When I'm in this turning point and I'm sitting and I'm realizing for the first time, wait a second, so, what is actually happening in my life – yelling, screaming, getting frustrated and nothing, fighting, being in debt, being overweight, drinking myself to sleep, smoking two packs a day, lying to people, getting fired from jobs, ruining friendship, getting cars, being massively in debt, stealing things, I mean I can keep going if you wanna know all the terrible things about the existence of my twenties. And as I sat one day reflecting on these, I could not help but think like this was my fault. I'm the one who put myself here and this became really interesting to started thinking about it more and even when I was still doing a lot of these things, I still was thinking like, wait a second, I think I'm doing this. It was maybe in that like pre contemplation phase, you know what I mean, where you're just kind of like a think this doesn't make sense, a think this is wrong, you're still not solidified, it hasn't really come to pass that you've made meaning of it in a practical way that's going to impact your life for the better, you're not there yet, that's kind of when I was sitting and trying to look at these behaviors and be like, why do I keep doing this?
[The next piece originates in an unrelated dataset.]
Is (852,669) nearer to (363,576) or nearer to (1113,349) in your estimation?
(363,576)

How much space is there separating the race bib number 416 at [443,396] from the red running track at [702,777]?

You know, I wrote in the first book it was like standing side of a house that was on fire and I was the one holding the matches because that's very much what it was. And so, one day was thinking about the introduction of chaos, I was thinking about creating pain and suffering in my life by my own choices, by my own devices, by my own lack of will, I mean I really had no will to do anything in my life for very long time it was like, what the fuck is a point? I don't have any confidence, nobody believes in me, nobody cares, my parents abandoned me, my mom is a drug addict who cut my finger off, my step dad that'd beat the crap out of me, I was homeless as a kid and it was just like, I'm looking at all these things and I was like fuck it, what is the point of any of this? This is so, why?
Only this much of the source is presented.